SINr is a Python module relying on Networkit for the graph structure and community detection. SINr also provides efficient implementations to extract word co-occurrence graphs from large text corpora. One of the strength of SINr is its ability to work with text and produce interpretable word embeddings that are competitive with similar approaches. For more details on the performances of SINr on downstream evaluation tasks, please refer to the Publications section.

Requirements

  • As SINr relies on libraries implemented using C/C++, a modern C++ compiler is required.
  • OpenMP (required for Networkit and compiling SINr’s Cython)
  • Python 3.9
  • Pip
  • Cython
  • Conda (recommended)

Install

SINr can be installed through pip.

pip

conda activate sinr # activate conda environment
pip install sinr

Usage example

To get started using SINr to build graph and word embeddings, have a look at the notebook directory.

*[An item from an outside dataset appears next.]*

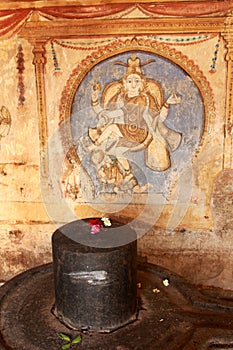 Old mural of the god nataraja with lingha statue on a wall in the ancient Brihadisvara Temple in Thanjavur, india.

Here is a minimum working example of SINr

import nltk # For textual resources

import sinr.text.preprocess as ppcs
from sinr.text.cooccurrence import Cooccurrence
from sinr.text.pmi import pmi_filter
import sinr.graph_embeddings as ge
import sinr.text.evaluate as ev

# Get a textual corpus
# For example, texts from the Project Gutenberg electronic text archive,
# hosted at http://www.gutenberg.org/
nltk.download('gutenberg')
gutenberg = nltk.corpus.gutenberg # contains 25,000 free electronic books
file = open("my_corpus.txt", "w")
file.write(gutenberg.raw())
file.close()

# Preprocess corpus
vrt_maker = ppcs.VRTMaker(ppcs.Corpus(ppcs.Corpus.REGISTER_WEB,
                                      ppcs.Corpus.LANGUAGE_EN,
                                      "my_corpus.txt"),
                                      ".", n_jobs=8)
vrt_maker.do_txt_to_vrt()
sentences = ppcs.extract_text("my_corpus.vrt", min_freq=20)

# Construct cooccurrence matrix
c = Cooccurrence()
c.fit(sentences, window=5)
c.matrix = pmi_filter(c.matrix)
c.save("my_cooc_matrix.pk")

# Train SINr model
model = ge.SINr.load_from_cooc_pkl("my_cooc_matrix.pk")
commu = model.detect_communities(gamma=10)
model.extract_embeddings(commu)

# Construct SINrVectors to manipulate the model
sinr_vec = ge.InterpretableWordsModelBuilder(model,
                                             'my_sinr_vectors',
                                             n_jobs=8,
                                             n_neighbors=25).build()
sinr_vec.save()

# Sparsify vectors for better interpretability and performances
sinr_vec.sparsify(100)

# Evaluate the model with the similarity task
print('\nResults of the similarity evaluation :')
print(ev.similarity_MEN_WS353_SCWS(sinr_vec))

# Explore word vectors and dimensions of the model
print("\nDimensions activated by the word 'apple' :")
print(sinr_vec.get_obj_stereotypes('apple', topk_dim=5, topk_val=3))

print("\nWords similar to 'apple' :")
print(sinr_vec.most_similar('apple'))

# Load an existing SinrVectors object
sinr_vec = ge.SINrVectors('my_sinr_vectors')
sinr_vec.load()

Documentation

The documentation for SINr is available online.

Contributing

Pull requests are welcome. For major changes, please open an issue first to disccus the changes to be made.

License

Released under CeCILL 2.1, see LICENSE for more details.

Publications

SINr is currently maintained at the University of Le Mans. If you find SINr useful for your own research, please cite the appropriate papers from the list below. Publications can also be found on publications page in the documentation.

Initial SINr paper, 2021

  • Thibault Prouteau, Victor Connes, Nicolas Dugué, Anthony Perez, Jean-Charles Lamirel, et al.. SINr: Fast Computing of Sparse Interpretable Node Representations is not a Sin!. Advances in Intelligent Data Analysis XIX, 19th International Symposium on Intelligent Data Analysis, IDA 2021, Apr 2021, Porto, Portugal. pp.325-337, ⟨10.1007/978-3-030-74251-5_26⟩. ⟨hal-03197434⟩

Interpretability of SINr embedding

  • Thibault Prouteau, Nicolas Dugué, Nathalie Camelin, Sylvain Meignier. Are Embedding Spaces Interpretable? Results of an Intrusion Detection Evaluation on a Large French Corpus. LREC 2022, Jun 2022, Marseille, France. ⟨hal-03770444⟩

Sparsity of SINr embedding

  • Simon Guillot, Thibault Prouteau, Nicolas Dugué. Sparser is better: one step closer to word embedding interpretability. IWCS 2023, Nancy, France. ⟨hal-04321407⟩

Filtering dimensions of SINr embedding

  • Anna Béranger, Nicolas Dugué, Simon Guillot, Thibault Prouteau. Filtering communities in word co-occurrence networks to foster the emergence of meaning. Complex Networks 2023, Menton, France. ⟨hal-04398742⟩